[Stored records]
[Start of section]
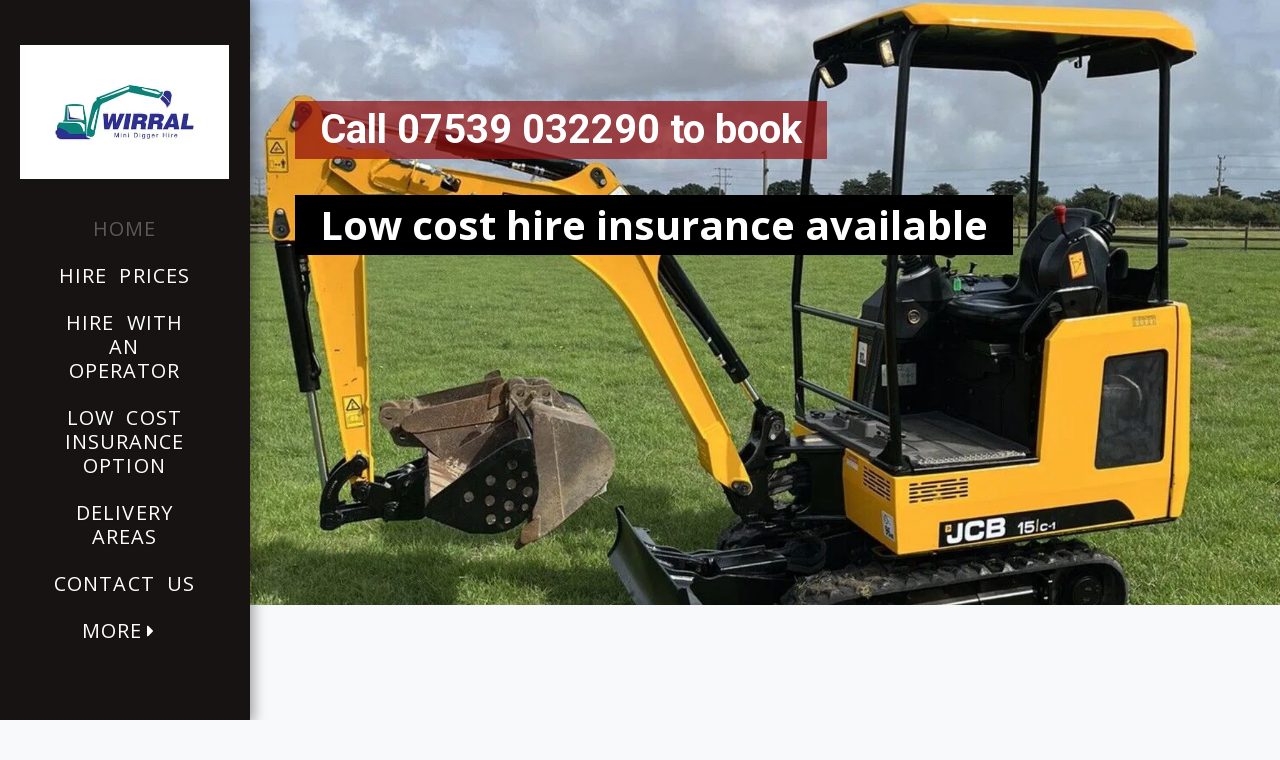

--- FILE ---
content_type: text/plain
request_url: https://www.google-analytics.com/j/collect?v=1&_v=j102&a=1904609487&t=pageview&_s=1&dl=https%3A%2F%2Fwww.wirral-mini-digger-hire.co.uk%2F&ul=en-us%40posix&dt=Mini%20Digger%20Hire%20-%20Mini%20Diggers%2C%20Mini%20Dumpers%2C%20Wood%20shredders&sr=1280x720&vp=1280x720&_u=IEBAAEABAAAAACAAI~&jid=1813324271&gjid=1578037382&cid=2032123593.1768986528&tid=UA-182176666-1&_gid=1623118688.1768986528&_r=1&_slc=1&z=590513118
body_size: -455
content:
2,cG-GPD5XVYYV5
[End of section]
■ The task ■
I need exact copies of the lines from the one holding "content_type: text/plain" through the end of the records above, and nothing beyond them.

■ Result below ■
content_type: text/plain
request_url: https://www.google-analytics.com/j/collect?v=1&_v=j102&a=1904609487&t=pageview&_s=1&dl=https%3A%2F%2Fwww.wirral-mini-digger-hire.co.uk%2F&ul=en-us%40posix&dt=Mini%20Digger%20Hire%20-%20Mini%20Diggers%2C%20Mini%20Dumpers%2C%20Wood%20shredders&sr=1280x720&vp=1280x720&_u=IEBAAEABAAAAACAAI~&jid=1813324271&gjid=1578037382&cid=2032123593.1768986528&tid=UA-182176666-1&_gid=1623118688.1768986528&_r=1&_slc=1&z=590513118
body_size: -455
content:
2,cG-GPD5XVYYV5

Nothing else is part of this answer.